The optimisation of the most appropriate parameters for SVM and RF was based on model accuracy from these bootstraps calculated using grid search. This involved (1) setting up the range for each parameter in a two-step grid search as proposed by Xu et al. [34] where, in the first stage, the analyses were conducted in large ranges and distances between parameters values to group possible targets and then in a second stage the analyses were performed on narrower search intervals (by way of example for a polynomial kernel, this varies from 0 to ∞ (or for practical reasons at least a reasonable and sensible number that avoids redundant computation; see below) for the cost parameter [35]); (2) creating a table with a coarse search of each parameter; for the above example, this would be 0–10 in steps of 0.1 to narrow the search area, where for instance, gamma with large values may lead to overfitting as shown by Ben-Hur and Weston [36]; (3) measuring the classification accuracy for the coarse search using 100 bootstraps to evaluate each combination of parameters and approximate a suitable, narrower range of parameters; and finally (4), analysing this reduced range of parameters in more depth by shrinking the step size. The results of grid search for SVM can be found in the Electronic Supplementary Material (Table S2).

Discriminant analysis

In this study, two discriminant analysis approaches have been used, namely LDA and PLS-DA which try to find linear combinations of features that aim to separate two or more groups of samples [4, 30]. Although the aim of these supervised methods is classification, certain differences can be observed as described by Brereton and Lloyd [30]. For PLS-DA, when two groups are to be classified a single output (Y vector) is used and PLS1 is used to predict whether a sample belongs to group A (coded “1”) or group B (coded “0” or “−1”).
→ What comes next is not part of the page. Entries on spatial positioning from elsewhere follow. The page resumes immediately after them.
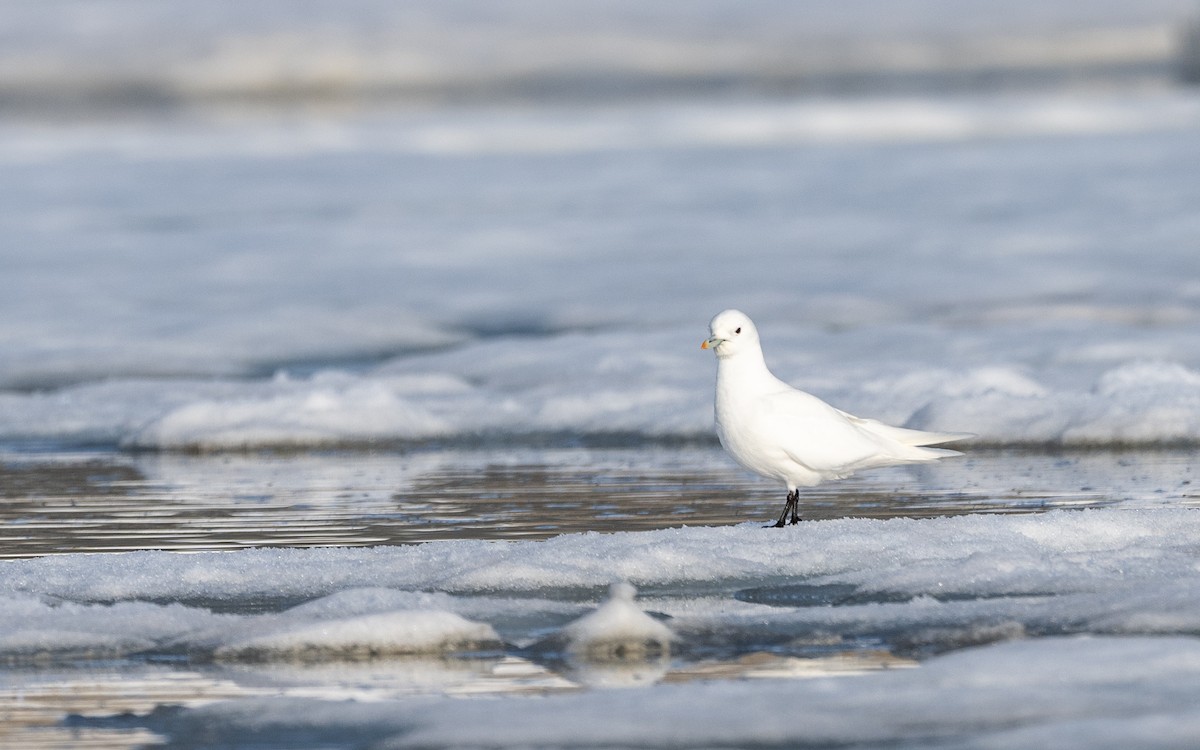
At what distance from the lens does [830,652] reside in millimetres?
4734

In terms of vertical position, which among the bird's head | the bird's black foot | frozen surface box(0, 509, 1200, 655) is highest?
the bird's head

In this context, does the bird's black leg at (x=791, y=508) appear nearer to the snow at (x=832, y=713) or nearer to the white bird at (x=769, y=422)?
the white bird at (x=769, y=422)

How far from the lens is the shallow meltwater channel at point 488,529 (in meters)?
4.53

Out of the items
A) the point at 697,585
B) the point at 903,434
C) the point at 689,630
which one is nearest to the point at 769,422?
the point at 903,434

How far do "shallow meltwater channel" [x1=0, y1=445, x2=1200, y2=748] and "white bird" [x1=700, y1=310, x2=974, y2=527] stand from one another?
0.30 metres

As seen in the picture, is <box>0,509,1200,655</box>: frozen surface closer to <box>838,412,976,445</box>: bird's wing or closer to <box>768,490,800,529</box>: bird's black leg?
<box>768,490,800,529</box>: bird's black leg

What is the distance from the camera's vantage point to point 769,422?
6.17 meters

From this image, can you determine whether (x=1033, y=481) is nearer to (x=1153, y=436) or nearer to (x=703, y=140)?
(x=1153, y=436)

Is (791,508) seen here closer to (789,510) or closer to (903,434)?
(789,510)

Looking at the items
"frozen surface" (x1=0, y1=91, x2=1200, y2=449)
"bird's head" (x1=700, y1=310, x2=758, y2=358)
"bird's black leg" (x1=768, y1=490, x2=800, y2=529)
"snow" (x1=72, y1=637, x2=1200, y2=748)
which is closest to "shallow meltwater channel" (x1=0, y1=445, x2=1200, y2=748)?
"snow" (x1=72, y1=637, x2=1200, y2=748)

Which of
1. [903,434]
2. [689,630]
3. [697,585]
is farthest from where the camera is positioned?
[903,434]

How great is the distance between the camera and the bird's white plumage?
6188 millimetres

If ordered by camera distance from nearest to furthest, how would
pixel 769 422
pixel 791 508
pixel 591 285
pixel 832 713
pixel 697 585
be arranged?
pixel 832 713 < pixel 697 585 < pixel 769 422 < pixel 791 508 < pixel 591 285

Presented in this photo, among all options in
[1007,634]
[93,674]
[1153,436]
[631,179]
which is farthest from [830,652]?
[631,179]
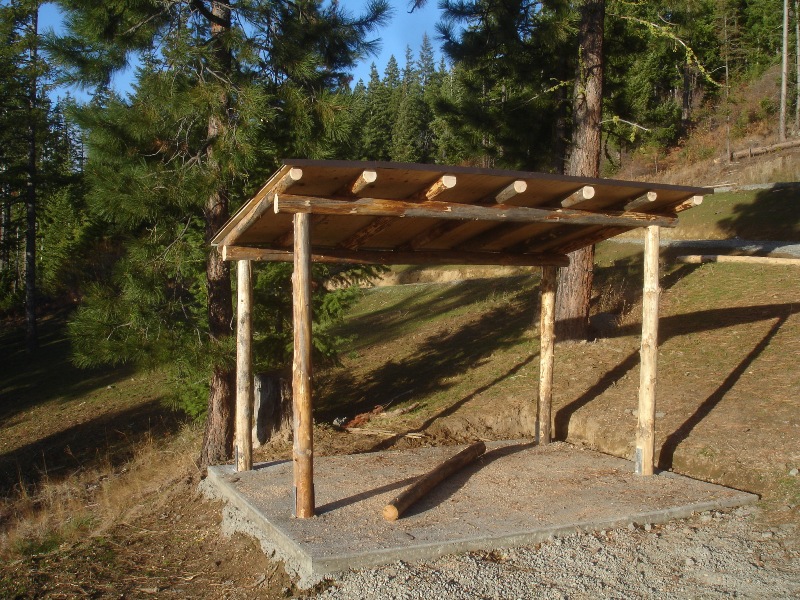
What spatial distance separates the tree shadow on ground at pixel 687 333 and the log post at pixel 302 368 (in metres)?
4.03

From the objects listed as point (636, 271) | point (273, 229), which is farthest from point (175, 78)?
point (636, 271)

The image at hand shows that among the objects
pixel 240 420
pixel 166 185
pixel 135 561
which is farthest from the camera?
pixel 166 185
By contrast, when multiple groups are analysed, the same number of multiple outputs are used and PLS2 is applied. It is strange that in many analytical areas, people still use the PLS scores plots for interpretation rather than the values on the Y vector. This happens despite the fact that (amongst others) Westerhuis and colleagues suggested that PLS-DA scores plots should not be used for interpretation of class differences, as it present an overoptimistic understanding of the separation between two or more classes, and they show that without suitable validation, similar results can be accomplished when random data are classified [37]. For LDA, in this paper, we use discriminant function analysis (DFA; also known as canonical variate analysis (CVA) [4]), which simultaneously rotates and scales input space to reduce within-group variance and maximise between-group variance [4]. However, unlike PLS, LDA is highly sensitive to collinearity and can be only used with the data where the number of features is smaller than the number of observations [38]. This can, of course, be overcome using PCA, and care needs to be taken to select the most appropriate number of PCs to feed into LDA [4, 30, 39]. The following R packages were employed for discriminant analysis:

  1. (1)

    MASS “Support Functions and Datasets for Venables and Ripley’s MASS” version 7.3-19 [40] was used for LDA.

  2. (2)

    CARET “Classification and Regression Training” version 5.15-023 [41] was used for PLS-DA.

Random forests

In RF, a collection of trees is generated and the ensemble is used for prediction [13, 42]. This approach relies on constructing a series of tree-based “learners” which use a subset of the input space and so can also be used for variable selection, or to understand the important features that are used for prediction. As the subset selection can be random, it is important to allow judicious input selection. See ESM Fig. S1 for a diagrammatic representation of RF and ESM, and Fig. S2 illustrates an example of RF used for variable selection [13, 42]. For RF, we employed “Breiman and Cutler’s random forests for classification and regression” version 4.6-6 [42].

Support vector machines

SVM is a machine learning approach that can deal with linear and non-linear classification problems [15, 24]. SVM are computed to only separate two classes, and therefore for multi-classification tasks, several SVM are used where one particular class is compared to all. The performance of SVM relies upon the kernel selection and on the parameters that each of these uses during calibration. In this study, four types of kernel were used: (1) linear—the simplest and most commonly used kernel function used to map data into a space where the classes are linearly separable; (2) polynomial—for non-linearly separable classes; (3) radial—based on class-conditional Gaussian probability distribution which maps data into a different space where linear separation can occur; and finally (4), sigmoid—usually used when the structure of the data is unknown [15, 24]. SVM analysis used four different kernels (vide infra), and these were implemented using e1071 “Misc Functions of the Department of Statistics (e1071), TU Wien” version 1.6 [43].

Model validation

To develop a good classifier and to obtain an appropriate estimation error, it is essential to use as much of the data as possible for training and testing and to ensure that the data are correctly organised for analysis. Hence, in order to compare accurately the classification ability of all four techniques, it is crucial to assess these procedures with robust validation. In this process, a separate preliminary data set is analysed by the algorithm before it is applied into common usage, i.e. out in the field. The basic concept of validation is to assess the performance of the algorithm on these preliminary data so that confidence can be had on the ability of the sensor chemometrics approach on real-world “unseen” data. For model validation, the idea is to take a certain number of samples that are not used in training (that is to say the calibration phase of the analysis), and samples that are not used in this phase are used to validate the algorithm [25].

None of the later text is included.